The fire spread 100 feet in seconds and its initial flames were wicked high. Luckily, this accidentally man-made one was smothered by our noble firefighters and a well-placed beaver dam.
If the high winds had shifted a bit, however, and it had engulfed the nearby felled piles of slash and trees, this would have become a “premier” performance.
Let’s wake up: It’s time for prevention AND a precautionary fire ban, even if we don’t score a perfect 10 on the five points for determining a ban. In talking with other fire chiefs in surrounding areas who have issued bans in the name of safety and serving the common good, they have implied that our county is indeed “playing with fire” in their eyes.
Let’s cut to the chase. For the past few months, and again yesterday at the fire scene, I have heard rumblings that a ban hurts tourism, that it is an inconvenience to campers and sports people. Having hiked a good portion of the Appalachian Trail, I do know that true lovers of the wilderness respect safety more than campfires.. A fire ban will not deter avid sports people from carefully exploring our woods. They will respect our caution, which in turn reassures them that they might not be trapped in our one-way access and egress points and congested emergency fire exits . And for those who must have an open fire for convenience, let them instead discover our fine array of hotels, motels, and restaurants.
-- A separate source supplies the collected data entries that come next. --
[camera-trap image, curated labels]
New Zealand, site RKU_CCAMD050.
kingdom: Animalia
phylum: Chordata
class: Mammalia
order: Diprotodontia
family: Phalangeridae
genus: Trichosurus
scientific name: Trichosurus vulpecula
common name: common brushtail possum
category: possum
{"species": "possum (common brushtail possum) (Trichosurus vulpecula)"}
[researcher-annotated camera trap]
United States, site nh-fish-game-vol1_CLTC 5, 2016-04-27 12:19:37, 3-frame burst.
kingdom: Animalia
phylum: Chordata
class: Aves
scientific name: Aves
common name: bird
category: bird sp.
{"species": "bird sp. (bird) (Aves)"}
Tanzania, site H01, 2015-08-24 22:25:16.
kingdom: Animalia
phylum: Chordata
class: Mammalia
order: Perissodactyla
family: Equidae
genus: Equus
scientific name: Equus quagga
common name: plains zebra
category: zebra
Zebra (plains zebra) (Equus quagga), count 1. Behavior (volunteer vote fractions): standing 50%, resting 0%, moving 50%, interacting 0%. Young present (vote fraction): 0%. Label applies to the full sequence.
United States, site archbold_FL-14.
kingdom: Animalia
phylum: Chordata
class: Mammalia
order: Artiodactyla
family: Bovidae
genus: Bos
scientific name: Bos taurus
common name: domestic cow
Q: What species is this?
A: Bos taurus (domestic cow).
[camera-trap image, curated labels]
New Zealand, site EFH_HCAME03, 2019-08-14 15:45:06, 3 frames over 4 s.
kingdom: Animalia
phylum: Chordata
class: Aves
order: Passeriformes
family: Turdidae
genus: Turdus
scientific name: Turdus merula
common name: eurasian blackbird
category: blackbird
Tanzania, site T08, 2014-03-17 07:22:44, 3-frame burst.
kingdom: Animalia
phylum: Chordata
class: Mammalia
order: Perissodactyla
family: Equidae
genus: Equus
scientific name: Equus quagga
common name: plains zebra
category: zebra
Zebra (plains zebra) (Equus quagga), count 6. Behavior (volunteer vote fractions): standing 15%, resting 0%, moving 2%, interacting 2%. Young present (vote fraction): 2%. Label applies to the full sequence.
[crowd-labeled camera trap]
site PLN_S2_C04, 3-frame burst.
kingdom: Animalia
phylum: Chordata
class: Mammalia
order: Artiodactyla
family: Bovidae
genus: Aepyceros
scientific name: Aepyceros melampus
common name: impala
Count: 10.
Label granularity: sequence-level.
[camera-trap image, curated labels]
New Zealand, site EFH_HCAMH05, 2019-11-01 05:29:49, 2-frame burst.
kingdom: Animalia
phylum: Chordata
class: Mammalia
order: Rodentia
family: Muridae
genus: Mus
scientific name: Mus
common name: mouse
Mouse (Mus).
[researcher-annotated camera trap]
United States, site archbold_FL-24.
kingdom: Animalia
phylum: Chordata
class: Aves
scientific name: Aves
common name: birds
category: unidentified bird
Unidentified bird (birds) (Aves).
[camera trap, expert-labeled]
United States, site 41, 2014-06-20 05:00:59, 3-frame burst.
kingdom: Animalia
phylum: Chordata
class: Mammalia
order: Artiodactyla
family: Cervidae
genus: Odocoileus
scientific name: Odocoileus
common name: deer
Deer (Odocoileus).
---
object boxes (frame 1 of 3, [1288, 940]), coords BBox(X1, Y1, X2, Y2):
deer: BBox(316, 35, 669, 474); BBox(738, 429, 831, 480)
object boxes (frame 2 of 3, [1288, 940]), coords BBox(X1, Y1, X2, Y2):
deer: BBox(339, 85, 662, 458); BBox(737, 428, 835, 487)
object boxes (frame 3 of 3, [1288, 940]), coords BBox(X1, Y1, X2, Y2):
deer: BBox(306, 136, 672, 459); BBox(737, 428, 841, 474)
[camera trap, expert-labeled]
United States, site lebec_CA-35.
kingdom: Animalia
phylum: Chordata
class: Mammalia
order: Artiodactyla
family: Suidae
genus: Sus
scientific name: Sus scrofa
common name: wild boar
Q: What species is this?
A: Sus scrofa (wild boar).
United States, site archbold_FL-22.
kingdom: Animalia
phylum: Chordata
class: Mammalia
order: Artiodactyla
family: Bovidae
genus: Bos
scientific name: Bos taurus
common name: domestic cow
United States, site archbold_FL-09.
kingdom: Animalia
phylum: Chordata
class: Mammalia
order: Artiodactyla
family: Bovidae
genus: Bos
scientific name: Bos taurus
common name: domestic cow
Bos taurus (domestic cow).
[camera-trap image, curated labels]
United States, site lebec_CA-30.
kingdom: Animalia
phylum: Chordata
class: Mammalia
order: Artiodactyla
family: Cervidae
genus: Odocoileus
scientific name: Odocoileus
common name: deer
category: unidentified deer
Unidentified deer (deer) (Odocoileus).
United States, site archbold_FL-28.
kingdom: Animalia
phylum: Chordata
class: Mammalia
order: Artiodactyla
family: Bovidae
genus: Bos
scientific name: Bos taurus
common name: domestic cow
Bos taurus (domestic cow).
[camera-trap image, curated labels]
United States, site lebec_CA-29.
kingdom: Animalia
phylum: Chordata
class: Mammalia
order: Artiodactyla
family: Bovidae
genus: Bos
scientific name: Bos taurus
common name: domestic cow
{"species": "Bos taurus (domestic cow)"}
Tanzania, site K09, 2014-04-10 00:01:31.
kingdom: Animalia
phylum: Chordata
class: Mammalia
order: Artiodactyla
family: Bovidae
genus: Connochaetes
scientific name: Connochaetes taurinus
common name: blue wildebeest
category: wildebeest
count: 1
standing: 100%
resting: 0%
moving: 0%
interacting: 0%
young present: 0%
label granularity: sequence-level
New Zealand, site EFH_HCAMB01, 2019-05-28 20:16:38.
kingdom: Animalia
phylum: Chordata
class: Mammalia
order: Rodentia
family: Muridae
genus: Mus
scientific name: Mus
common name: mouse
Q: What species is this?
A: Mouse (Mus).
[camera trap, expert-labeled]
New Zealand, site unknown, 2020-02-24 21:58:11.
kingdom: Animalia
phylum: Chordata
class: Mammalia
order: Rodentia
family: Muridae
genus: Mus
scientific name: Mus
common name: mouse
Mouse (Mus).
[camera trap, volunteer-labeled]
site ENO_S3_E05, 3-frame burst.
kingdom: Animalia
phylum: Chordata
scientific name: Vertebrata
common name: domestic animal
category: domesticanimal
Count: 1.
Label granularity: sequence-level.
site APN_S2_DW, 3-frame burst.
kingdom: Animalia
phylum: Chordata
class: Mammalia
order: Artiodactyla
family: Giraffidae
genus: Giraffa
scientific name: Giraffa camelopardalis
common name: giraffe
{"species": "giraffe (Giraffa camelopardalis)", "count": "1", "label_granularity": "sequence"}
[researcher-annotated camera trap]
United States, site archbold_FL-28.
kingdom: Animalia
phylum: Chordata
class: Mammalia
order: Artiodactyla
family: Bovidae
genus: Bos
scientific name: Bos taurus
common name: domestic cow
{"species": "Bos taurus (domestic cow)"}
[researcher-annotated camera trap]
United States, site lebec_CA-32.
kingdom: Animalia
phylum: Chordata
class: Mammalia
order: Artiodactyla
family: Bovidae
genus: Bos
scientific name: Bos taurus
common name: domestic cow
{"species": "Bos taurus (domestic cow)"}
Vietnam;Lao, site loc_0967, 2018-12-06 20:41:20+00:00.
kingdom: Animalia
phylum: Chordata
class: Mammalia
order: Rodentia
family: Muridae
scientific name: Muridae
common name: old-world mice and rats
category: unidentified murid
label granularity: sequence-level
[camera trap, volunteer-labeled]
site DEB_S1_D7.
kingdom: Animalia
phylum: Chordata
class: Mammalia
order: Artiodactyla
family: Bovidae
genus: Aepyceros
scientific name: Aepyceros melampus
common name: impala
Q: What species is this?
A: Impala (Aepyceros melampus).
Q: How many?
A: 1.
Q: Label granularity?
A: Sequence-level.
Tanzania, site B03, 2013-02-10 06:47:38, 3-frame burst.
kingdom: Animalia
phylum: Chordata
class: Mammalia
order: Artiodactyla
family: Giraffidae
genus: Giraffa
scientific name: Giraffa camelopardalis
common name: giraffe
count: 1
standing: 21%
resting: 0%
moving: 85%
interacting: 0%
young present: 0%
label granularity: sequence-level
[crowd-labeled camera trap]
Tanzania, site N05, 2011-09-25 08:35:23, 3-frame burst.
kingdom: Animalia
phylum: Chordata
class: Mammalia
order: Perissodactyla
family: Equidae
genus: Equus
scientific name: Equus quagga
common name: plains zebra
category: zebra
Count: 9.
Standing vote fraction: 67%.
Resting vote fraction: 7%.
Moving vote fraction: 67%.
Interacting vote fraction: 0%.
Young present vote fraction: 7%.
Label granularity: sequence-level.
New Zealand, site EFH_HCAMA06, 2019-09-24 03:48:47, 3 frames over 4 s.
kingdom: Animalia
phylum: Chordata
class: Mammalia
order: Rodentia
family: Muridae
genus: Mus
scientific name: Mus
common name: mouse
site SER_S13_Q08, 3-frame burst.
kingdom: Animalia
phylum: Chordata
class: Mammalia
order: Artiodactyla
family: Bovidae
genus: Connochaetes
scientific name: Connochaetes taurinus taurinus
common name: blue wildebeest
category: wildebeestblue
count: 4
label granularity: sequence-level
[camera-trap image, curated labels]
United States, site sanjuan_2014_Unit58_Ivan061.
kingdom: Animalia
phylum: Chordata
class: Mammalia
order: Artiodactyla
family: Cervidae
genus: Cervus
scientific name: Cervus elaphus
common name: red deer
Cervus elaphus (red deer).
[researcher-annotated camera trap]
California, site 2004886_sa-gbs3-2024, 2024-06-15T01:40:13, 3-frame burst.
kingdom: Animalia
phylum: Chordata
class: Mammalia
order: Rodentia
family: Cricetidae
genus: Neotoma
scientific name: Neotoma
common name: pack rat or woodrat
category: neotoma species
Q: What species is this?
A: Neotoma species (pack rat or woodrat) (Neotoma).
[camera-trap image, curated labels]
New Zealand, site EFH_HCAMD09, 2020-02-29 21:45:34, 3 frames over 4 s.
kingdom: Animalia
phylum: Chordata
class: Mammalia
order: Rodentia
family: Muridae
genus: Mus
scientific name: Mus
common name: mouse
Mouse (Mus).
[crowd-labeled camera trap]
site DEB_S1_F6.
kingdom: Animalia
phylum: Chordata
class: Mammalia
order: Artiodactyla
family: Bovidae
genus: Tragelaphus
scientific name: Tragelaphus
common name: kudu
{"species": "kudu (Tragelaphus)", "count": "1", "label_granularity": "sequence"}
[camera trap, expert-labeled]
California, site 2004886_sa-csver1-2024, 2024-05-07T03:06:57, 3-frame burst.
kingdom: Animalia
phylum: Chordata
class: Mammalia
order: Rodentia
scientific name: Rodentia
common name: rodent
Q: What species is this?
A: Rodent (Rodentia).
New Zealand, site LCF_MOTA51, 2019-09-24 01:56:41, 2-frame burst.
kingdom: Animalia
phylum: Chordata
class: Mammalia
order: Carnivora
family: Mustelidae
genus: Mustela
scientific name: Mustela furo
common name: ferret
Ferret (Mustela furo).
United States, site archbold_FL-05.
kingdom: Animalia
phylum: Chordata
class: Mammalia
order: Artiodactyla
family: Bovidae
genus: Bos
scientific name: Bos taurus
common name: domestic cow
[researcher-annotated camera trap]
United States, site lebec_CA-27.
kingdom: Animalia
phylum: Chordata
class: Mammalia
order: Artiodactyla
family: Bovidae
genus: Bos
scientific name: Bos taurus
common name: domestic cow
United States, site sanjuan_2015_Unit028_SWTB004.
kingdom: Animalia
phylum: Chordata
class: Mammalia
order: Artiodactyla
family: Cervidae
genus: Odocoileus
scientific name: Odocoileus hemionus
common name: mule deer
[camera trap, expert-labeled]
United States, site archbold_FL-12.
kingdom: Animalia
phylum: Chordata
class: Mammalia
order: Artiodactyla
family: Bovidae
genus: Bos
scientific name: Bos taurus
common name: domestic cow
That, indeed will HELP tourism and might even boost our lagging economy.
The potential for raging fires does not promote tourism in any area. This I can speak from experience. My son, a young teacher up in Steamboat, had an all-consuming fire in his school-provided log cabin while he was taking students to a basketball game. Within 10 minutes, all that he possessed was consumed – including his master’s thesis, his backup to his thesis, his young dog and our visiting family dog. Steamboat has left this charred structure still standing as an ode to prevention and caution.
Tourism will be better off here if our visitors know we put our safety and theirs ahead of grabbing the almighty buck at our mutual potential peril.
Please, county commissioners and Sheriff Johnson, think and act progressively NOW.